Responsibilities
1. Continue to promote the engineering optimization and application of the latest technology of Doubao Voice Big Model 2. Responsible for the design and implementation of a highly available, scalable, and distributed machine learning platform to support efficient iterative updates of multi-regional voice-related business model services 3. Work closely with algorithm, engine, and backend engineers to understand the capacity building and deployment and operation and maintenance processes of the voice big model MaaS, and be responsible for/participate in the design, development, and maintenance of the machine learning platform 4. Continuously improve the efficiency and usability of the platform, reduce the cost of use, explore the cutting-edge machine learning related technologies in the industry, design and implement them into the machine learning platform.
Qualifications
1. Bachelor degree or above in computer science and related majors, more than 3 years of Go and Python project development experience 2. Solid programming foundation, good programming style, familiar with multi-threaded programming, distributed computing, network communication, memory management, design patterns 3. Familiar with MLOps related work and understand common voice technology 4. Have a strong desire to learn, have enough enthusiasm and curiosity for new technologies, and love AI technology 5. Have a strong sense of work responsibility, goal-oriented, result-driven, strong business awareness, independent problem-solving ability, good collaborative communication skills and self-motivation 6. Those with the following experience are preferred: experience in AI model engineering and MaaS project implementation, experience in distributed architecture design and development, or rich experience in architecture design.

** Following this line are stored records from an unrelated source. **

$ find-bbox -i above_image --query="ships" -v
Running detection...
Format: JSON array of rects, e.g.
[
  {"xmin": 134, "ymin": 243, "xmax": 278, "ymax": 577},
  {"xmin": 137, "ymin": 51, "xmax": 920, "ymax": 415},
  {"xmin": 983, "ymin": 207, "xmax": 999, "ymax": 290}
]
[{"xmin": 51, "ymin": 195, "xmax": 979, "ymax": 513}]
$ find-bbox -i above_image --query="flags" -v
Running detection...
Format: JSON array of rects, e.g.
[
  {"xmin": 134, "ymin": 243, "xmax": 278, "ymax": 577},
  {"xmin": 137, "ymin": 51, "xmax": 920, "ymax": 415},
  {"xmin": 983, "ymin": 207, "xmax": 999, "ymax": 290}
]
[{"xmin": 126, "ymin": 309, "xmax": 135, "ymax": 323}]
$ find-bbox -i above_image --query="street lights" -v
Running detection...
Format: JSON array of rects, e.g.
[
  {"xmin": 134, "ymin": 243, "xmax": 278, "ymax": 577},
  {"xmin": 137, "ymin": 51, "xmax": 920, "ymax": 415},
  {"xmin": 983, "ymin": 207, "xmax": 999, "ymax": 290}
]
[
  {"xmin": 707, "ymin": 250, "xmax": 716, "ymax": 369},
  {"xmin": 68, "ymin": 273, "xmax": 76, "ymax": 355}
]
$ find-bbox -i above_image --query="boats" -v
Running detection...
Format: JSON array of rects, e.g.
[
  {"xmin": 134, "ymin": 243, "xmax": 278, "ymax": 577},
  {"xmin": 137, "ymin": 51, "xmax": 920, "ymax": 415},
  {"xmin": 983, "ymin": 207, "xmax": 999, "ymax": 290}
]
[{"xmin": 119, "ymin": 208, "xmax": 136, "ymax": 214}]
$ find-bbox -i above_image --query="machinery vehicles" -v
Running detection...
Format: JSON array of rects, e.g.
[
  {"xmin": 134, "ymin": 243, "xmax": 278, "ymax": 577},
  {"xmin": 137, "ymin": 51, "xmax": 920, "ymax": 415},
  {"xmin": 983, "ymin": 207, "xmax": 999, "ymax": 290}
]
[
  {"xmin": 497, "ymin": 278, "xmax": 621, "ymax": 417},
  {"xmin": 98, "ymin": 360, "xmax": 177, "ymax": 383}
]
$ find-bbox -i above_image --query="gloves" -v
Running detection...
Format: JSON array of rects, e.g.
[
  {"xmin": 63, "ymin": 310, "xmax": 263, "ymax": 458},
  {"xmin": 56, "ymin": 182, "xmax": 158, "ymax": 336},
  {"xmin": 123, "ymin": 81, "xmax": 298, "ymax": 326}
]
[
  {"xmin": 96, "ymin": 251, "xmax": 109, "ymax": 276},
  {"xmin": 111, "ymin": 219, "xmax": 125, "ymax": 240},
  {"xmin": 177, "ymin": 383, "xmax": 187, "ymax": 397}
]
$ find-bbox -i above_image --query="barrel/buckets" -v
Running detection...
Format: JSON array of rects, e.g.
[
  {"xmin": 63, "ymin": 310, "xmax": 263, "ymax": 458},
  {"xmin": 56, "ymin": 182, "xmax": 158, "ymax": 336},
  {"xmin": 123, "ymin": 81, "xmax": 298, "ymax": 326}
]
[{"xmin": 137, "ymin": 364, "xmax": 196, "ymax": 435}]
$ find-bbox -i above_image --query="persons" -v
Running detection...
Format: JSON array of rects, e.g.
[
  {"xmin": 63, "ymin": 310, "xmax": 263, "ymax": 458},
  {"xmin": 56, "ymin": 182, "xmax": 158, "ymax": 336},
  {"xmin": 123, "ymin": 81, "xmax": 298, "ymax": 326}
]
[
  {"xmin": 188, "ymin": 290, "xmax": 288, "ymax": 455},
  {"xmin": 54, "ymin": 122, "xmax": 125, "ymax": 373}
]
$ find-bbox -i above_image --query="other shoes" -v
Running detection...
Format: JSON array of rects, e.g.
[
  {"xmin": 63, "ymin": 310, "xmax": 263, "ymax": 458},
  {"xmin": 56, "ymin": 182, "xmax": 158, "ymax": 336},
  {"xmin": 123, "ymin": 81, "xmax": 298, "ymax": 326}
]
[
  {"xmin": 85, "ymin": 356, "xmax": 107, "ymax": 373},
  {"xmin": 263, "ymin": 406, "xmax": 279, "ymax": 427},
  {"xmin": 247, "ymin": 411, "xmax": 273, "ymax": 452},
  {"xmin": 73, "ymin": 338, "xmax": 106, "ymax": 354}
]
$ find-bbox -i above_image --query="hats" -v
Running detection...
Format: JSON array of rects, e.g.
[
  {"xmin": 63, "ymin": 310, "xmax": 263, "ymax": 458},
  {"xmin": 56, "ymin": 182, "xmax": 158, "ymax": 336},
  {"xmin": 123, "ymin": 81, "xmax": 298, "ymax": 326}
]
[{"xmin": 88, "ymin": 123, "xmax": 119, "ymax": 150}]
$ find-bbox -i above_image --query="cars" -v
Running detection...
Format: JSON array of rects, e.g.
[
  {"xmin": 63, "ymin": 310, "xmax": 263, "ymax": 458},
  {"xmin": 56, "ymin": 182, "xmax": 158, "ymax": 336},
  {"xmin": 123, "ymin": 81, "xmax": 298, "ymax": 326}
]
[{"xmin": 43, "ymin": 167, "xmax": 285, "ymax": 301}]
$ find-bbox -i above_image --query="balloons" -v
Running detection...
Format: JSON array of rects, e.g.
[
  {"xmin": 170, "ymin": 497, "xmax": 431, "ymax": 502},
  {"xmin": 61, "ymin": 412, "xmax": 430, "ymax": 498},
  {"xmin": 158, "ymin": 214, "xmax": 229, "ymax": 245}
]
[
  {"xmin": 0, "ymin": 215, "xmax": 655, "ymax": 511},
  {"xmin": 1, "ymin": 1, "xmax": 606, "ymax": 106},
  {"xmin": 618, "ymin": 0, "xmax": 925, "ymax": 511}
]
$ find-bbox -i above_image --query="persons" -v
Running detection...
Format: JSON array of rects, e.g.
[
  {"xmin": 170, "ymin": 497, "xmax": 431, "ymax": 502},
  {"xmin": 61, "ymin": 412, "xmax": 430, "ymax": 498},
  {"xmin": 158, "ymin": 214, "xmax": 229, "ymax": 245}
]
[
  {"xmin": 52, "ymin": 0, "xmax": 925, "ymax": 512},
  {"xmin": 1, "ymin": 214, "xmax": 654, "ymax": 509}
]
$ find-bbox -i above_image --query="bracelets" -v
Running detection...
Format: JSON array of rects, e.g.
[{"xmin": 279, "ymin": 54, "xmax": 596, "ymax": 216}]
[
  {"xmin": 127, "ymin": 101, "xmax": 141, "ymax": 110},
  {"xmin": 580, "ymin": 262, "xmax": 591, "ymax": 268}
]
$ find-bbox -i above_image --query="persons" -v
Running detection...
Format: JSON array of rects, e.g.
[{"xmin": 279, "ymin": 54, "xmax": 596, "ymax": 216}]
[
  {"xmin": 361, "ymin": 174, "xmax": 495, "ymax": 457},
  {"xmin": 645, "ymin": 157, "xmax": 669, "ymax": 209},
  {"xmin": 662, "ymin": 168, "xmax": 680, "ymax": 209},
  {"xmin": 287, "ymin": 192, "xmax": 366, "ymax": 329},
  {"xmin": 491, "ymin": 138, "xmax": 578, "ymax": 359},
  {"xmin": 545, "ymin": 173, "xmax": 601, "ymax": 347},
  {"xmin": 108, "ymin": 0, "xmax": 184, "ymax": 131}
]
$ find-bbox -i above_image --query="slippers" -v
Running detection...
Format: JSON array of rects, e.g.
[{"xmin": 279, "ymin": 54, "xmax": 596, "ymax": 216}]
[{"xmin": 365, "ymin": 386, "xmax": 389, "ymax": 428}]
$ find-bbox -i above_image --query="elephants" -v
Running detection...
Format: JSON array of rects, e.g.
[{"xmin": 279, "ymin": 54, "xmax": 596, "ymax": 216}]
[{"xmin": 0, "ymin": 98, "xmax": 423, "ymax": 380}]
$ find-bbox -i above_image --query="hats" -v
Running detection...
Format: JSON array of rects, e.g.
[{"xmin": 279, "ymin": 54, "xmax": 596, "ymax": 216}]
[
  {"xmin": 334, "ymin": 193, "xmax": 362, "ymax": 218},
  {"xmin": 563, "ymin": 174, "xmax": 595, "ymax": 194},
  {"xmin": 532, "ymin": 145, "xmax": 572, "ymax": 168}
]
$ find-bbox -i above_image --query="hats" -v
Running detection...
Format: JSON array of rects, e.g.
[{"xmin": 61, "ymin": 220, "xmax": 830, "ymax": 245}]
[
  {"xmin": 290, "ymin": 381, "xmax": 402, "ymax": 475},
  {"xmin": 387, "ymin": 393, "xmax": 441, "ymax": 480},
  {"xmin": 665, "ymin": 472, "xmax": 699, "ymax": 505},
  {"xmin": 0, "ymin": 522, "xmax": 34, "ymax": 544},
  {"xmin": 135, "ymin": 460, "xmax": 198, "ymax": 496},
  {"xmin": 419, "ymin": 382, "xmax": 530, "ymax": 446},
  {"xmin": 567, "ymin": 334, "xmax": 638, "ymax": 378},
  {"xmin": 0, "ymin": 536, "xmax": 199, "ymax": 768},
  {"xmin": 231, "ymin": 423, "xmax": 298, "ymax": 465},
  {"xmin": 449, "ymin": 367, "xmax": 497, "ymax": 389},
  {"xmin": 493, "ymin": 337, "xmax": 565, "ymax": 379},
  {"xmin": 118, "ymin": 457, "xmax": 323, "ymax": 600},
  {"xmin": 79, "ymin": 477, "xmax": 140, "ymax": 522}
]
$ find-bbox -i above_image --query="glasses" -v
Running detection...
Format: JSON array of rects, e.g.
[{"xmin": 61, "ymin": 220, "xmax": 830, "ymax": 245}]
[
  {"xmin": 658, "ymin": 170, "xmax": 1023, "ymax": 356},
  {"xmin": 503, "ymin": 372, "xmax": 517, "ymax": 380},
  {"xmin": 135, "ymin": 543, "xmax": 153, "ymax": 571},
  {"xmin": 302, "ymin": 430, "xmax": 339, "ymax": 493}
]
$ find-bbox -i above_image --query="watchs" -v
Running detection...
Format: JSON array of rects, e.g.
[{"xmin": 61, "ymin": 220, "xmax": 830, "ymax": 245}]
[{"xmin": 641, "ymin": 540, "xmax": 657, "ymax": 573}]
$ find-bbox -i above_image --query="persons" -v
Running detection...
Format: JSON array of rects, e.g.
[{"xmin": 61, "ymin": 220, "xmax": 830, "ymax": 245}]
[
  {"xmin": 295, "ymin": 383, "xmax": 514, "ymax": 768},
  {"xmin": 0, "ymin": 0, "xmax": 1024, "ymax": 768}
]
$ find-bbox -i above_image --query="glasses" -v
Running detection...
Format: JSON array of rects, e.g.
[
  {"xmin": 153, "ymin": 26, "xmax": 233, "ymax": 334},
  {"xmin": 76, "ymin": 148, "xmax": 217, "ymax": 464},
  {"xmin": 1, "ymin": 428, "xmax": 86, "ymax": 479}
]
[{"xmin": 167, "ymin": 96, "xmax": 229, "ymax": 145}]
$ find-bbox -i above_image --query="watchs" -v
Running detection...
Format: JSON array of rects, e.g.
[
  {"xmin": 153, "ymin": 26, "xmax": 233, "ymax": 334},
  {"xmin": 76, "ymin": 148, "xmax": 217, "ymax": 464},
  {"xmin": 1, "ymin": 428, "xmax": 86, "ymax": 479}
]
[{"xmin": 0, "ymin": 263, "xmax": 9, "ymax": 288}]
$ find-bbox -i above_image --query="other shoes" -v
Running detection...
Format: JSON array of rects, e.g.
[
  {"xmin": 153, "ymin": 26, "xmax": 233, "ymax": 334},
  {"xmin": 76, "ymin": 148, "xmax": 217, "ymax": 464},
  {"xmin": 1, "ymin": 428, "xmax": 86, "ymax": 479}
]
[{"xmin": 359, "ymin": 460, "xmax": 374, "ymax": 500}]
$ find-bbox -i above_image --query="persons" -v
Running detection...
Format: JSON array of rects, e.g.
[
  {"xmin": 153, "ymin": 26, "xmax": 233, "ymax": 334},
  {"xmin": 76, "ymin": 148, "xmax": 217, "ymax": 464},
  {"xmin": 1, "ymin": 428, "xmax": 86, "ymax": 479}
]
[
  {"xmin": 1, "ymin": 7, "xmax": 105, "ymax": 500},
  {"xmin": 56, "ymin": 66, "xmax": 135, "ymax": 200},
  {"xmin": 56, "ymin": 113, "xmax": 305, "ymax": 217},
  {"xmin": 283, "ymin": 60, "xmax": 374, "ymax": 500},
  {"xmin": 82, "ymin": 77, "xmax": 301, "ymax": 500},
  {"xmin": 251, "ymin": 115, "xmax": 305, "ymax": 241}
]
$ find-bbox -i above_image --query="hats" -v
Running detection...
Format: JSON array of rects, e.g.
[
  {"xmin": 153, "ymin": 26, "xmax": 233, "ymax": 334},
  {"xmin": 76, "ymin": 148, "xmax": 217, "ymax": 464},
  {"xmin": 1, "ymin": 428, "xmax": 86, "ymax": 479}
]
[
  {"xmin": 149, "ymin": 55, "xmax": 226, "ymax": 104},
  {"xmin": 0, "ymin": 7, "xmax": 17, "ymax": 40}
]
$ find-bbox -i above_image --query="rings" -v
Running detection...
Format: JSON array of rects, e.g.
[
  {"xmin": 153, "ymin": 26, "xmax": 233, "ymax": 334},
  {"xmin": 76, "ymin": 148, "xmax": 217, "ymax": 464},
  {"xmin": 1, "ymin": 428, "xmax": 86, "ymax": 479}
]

Bonus points: 1) Experience in AI model engineering and MaaS project implementation, involving model management, service deployment, and platform automation 2) Experience in distributed architecture design and development, familiar with big data technology stacks such as Hadoop, HDFS, and ClickHouse 3) Rich experience in architecture design, able to accurately and comprehensively understand the business, and design reasonable architecture solutions based on business development.